Set exercise A
In the passage on the maximum-XOR algorithm, what optimal answer does the worked example reach?
Set exercise B
Print the part of the maximum-XOR passage that begins at the words "To start off" and stops after the words "groups of numbers.".
Set exercise C
Translate this sentence from the maximum-XOR passage into Spanish: "If group 11 and group 00 are nonempty, recursively find the maximum XOR of those two groups starting at bit i + 1."

Selected extract
.....
This gives the following recursive algorithm that, starting with the two groups of numbers partitioned by their MSB, gives the answer:
Given group 1 and group 0 and a bit index i:
If the bit index is equal to the number of bits, return the XOR of the (unique) number in the 1 group and the (unique) number in the 0 group.
Construct groups 11, 10, 01, and 00 from those groups.
If group 11 and group 00 are nonempty, recursively find the maximum XOR of those two groups starting at bit i + 1.
If group 10 and group 01 are nonempty, recursively find the maximum XOR of those two groups, starting at bit i + 1.
If either of the above pairings was possible, then return the maximum pair found by the recursion.
Otherwise, all of the numbers must have the same bit in position i, so return the maximum pair found by looking at bit i + 1 on groups 1 and 0.
To start off the algorithm, you can actually just partition the numbers from the initial group into two groups - numbers with MSB 1 and numbers with MSB 0. You then fire off a recursive call to the above algorithm with the two groups of numbers.
As an example, consider the numbers 5 1 4 3 0 2. These have representations
101 001 100 011 000 010
We begin by splitting them into the 1 group and the 0 group:
101 100
001 011 000 010
Now, we apply the above algorithm. We split this into groups 11, 10, 01, and 00:
11:
10: 101 100
01: 011 010
00: 000 001
Now, we can't pair any 11 elements with 00 elements, so we just recurse on the 10 and 01 groups. This means we construct the 100, 101, 010, and 011 groups:
101: 101
100: 100
011: 011
010: 010
Now that we're down to buckets with just one element in them, we can just check the pairs 101 and 010 (which gives 111) and 100 and 011 (which gives 111). Either option works here, so we get that the optimal answer is 7.
.....
Raw data

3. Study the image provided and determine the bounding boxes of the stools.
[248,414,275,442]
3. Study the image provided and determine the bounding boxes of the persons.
.....
Correct output A
7

Correct output B
To start off the algorithm, you can actually just partition the numbers from the initial group into two groups - numbers with MSB 1 and numbers with MSB 0. You then fire off a recursive call to the above algorithm with the two groups of numbers.

Correct output C
Si el grupo 11 y el grupo 00 no están vacíos, encuentre recursivamente el XOR máximo de esos dos grupos comenzando en el bit i + 1.